I wrote down everything I read and began writing my own first novel...

This blog aimed to contrast what I was reading in in 1975-79 with the same month, week and day, 30 years later in 2005-2009. I'm leaving the blog up in archive mode, blogging in real time on Live Journal--and still writing novels.

Lynne Murray's Live Journal and Bride of the Dead Blog

Saturday, January 21, 2006

The devil you know, the Daniel Webster you may have forgotten

Sometimes things you read remind you of other things that you liked a whole lot better. Other times, they are excellent in and of themselves.

From January 18 to 22, 1976 I read:

The Nun In the Closet, D. Gilman
(My note was: childish, by a writer of children's stories.)

Amazon One, Mary F. Beal
(I didn't get far on this one. My note was that it was amusing but not enough to read and I didn't like the style.)

Ghost Writer, Diana Carter

The Devil and Webster Daniels, Terrence Lore Smith
I remember that this was a take off on the title of theh classic Steven Vincent Benet story The Devil and Daniel Webster, which is still worth a re-read or three.

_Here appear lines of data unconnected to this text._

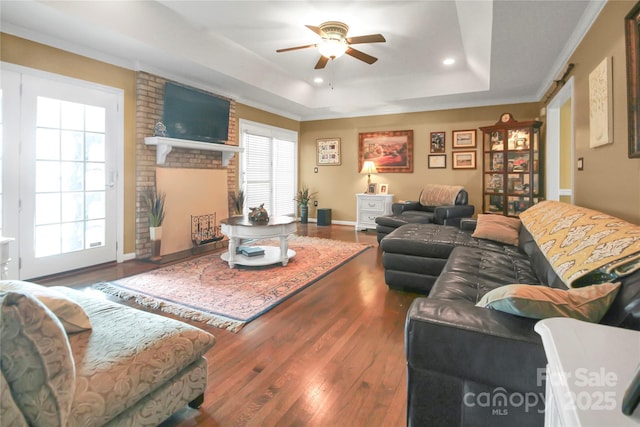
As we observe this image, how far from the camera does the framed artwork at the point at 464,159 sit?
248 inches

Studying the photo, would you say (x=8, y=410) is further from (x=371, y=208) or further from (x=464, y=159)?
(x=464, y=159)

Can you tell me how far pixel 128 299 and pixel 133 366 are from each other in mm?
1947

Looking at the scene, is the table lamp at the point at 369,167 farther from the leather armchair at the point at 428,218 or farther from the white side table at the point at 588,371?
the white side table at the point at 588,371

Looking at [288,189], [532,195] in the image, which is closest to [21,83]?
[288,189]

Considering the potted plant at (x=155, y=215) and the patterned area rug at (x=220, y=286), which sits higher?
A: the potted plant at (x=155, y=215)

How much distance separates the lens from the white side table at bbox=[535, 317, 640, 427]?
20.6 inches

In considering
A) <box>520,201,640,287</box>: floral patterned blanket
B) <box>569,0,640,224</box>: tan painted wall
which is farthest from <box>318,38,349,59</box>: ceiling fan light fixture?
<box>520,201,640,287</box>: floral patterned blanket

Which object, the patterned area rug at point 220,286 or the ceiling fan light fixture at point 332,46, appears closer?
the patterned area rug at point 220,286

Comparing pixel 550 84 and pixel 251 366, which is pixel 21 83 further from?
pixel 550 84

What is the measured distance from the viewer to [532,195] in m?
5.37

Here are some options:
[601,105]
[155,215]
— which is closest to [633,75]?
[601,105]

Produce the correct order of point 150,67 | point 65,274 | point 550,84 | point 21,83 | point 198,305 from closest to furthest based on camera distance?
point 198,305 → point 21,83 → point 65,274 → point 150,67 → point 550,84

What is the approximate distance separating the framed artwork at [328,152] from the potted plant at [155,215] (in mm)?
4187

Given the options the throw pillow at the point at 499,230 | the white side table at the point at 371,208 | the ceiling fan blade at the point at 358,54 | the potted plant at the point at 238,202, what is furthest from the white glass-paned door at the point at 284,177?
the throw pillow at the point at 499,230
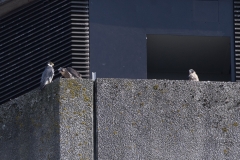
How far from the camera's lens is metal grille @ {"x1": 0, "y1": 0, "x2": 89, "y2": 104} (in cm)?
1642

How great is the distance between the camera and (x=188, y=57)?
18453 millimetres

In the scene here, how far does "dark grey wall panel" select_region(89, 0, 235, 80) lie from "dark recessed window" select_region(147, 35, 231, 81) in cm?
36

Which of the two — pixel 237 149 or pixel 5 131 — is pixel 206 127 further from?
pixel 5 131

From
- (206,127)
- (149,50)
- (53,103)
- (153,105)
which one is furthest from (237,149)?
(149,50)

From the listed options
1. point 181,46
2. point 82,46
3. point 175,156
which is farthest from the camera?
point 181,46

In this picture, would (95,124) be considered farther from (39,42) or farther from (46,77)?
(39,42)

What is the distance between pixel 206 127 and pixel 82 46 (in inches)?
212

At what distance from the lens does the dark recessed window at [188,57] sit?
57.5ft

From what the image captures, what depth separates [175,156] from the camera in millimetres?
11180

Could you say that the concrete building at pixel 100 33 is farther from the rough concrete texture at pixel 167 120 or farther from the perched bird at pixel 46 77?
the rough concrete texture at pixel 167 120

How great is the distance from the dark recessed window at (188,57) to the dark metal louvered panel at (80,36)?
53.7 inches

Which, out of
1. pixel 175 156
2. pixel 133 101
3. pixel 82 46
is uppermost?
pixel 82 46

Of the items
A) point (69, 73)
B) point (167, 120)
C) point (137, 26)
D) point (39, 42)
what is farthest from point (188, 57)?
point (167, 120)

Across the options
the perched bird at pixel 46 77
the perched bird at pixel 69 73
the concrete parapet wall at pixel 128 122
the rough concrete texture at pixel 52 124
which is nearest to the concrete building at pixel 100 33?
the perched bird at pixel 69 73
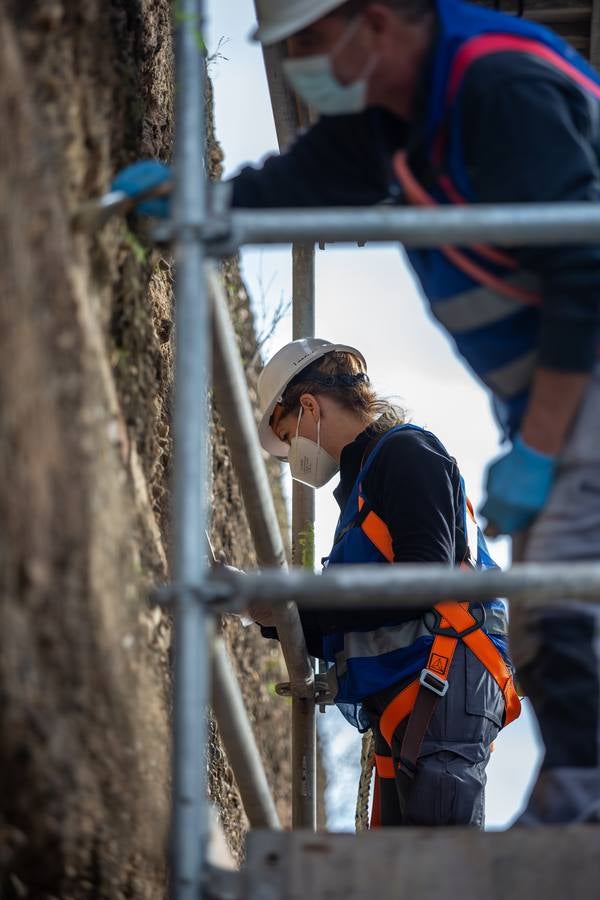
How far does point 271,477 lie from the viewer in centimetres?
783

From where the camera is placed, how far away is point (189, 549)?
2.17m

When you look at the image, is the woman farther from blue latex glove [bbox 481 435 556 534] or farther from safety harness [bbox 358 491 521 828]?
blue latex glove [bbox 481 435 556 534]

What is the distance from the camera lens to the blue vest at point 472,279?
2.47 m

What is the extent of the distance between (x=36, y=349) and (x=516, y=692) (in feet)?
8.28

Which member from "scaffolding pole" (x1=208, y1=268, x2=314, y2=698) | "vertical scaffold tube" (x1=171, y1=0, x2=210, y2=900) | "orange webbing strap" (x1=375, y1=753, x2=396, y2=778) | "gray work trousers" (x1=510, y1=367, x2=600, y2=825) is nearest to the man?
"gray work trousers" (x1=510, y1=367, x2=600, y2=825)

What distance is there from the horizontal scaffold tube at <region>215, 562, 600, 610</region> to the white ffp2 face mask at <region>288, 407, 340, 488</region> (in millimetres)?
2113

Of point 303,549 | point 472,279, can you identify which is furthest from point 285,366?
point 472,279

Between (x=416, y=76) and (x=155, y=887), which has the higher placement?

Looking up the Smith book, I found it was a Doubleday Mystery publication from the 70s, that's about what I remember about it as well!

The original Devil and Daniel Webster, however, lingers in my memory as one of the most brilliant stories I've read. The 1941 movie with Walter Huston as "Mr. Scratch" was also excellent! Looking the title up reminded me that Benet's hero was modeled after the real Daniel Webster, a politician and orator in the early 1800s. Those were the days when a U.S. Senator could be so legendary that he naturally fit the bill as a hero of fiction. The fictional Daniel Webster certainly did a service above and beyond elective office for his constituent, Jabez Stone, in getting him out of a deal with the Devil.

In my opinion, this is one of the few Faustian stories where the character fighting the devil is as interesting as the devil himself—and wins! The pleasure is in how he wins, and all the various arguments Daniel Webster and the Devil throw back and forth. E.g., Webster argues that Americans can't be conscripted to serve a foreign prince. The Devil argues that he qualifies for citizenship on the grounds that he was around when the Indians were cheated out of their land and the first ships carrying slaves landed in America. Webster is forced to admit the Devil's got grounds for claiming citizenship. But Webster has a few other arguments up his sleeve to prove that his fellow New Hampshire citizen does not deserve to be damned for his unwise bargain.


January 18 to 21, 2006

Red Leaves, Thomas H. Cook
An incredibly well-written, gripping book. I stand in awe (except that I was sitting because I literally could not put it down). The darkness and eloquence remind me of Dennis Lehane's Mystic River. Cook's work is more stripped down and elemental than Lehane, and also focuses more tightly on psychological layers. Cook's narrator reluctantly digs into the secrets in his family as he tries to protect his son, who is the primary suspect in the kidnapping of a child. The brilliantly crafted puzzle counter-balances the dark, tragic aspects of the story. It's very rare that a book holds my attention so insistently--all the way down to a cathartic redemption and a twist ending that I did not see coming.

I don't know if I could ever write anything that dark, but I would aspire to write so well.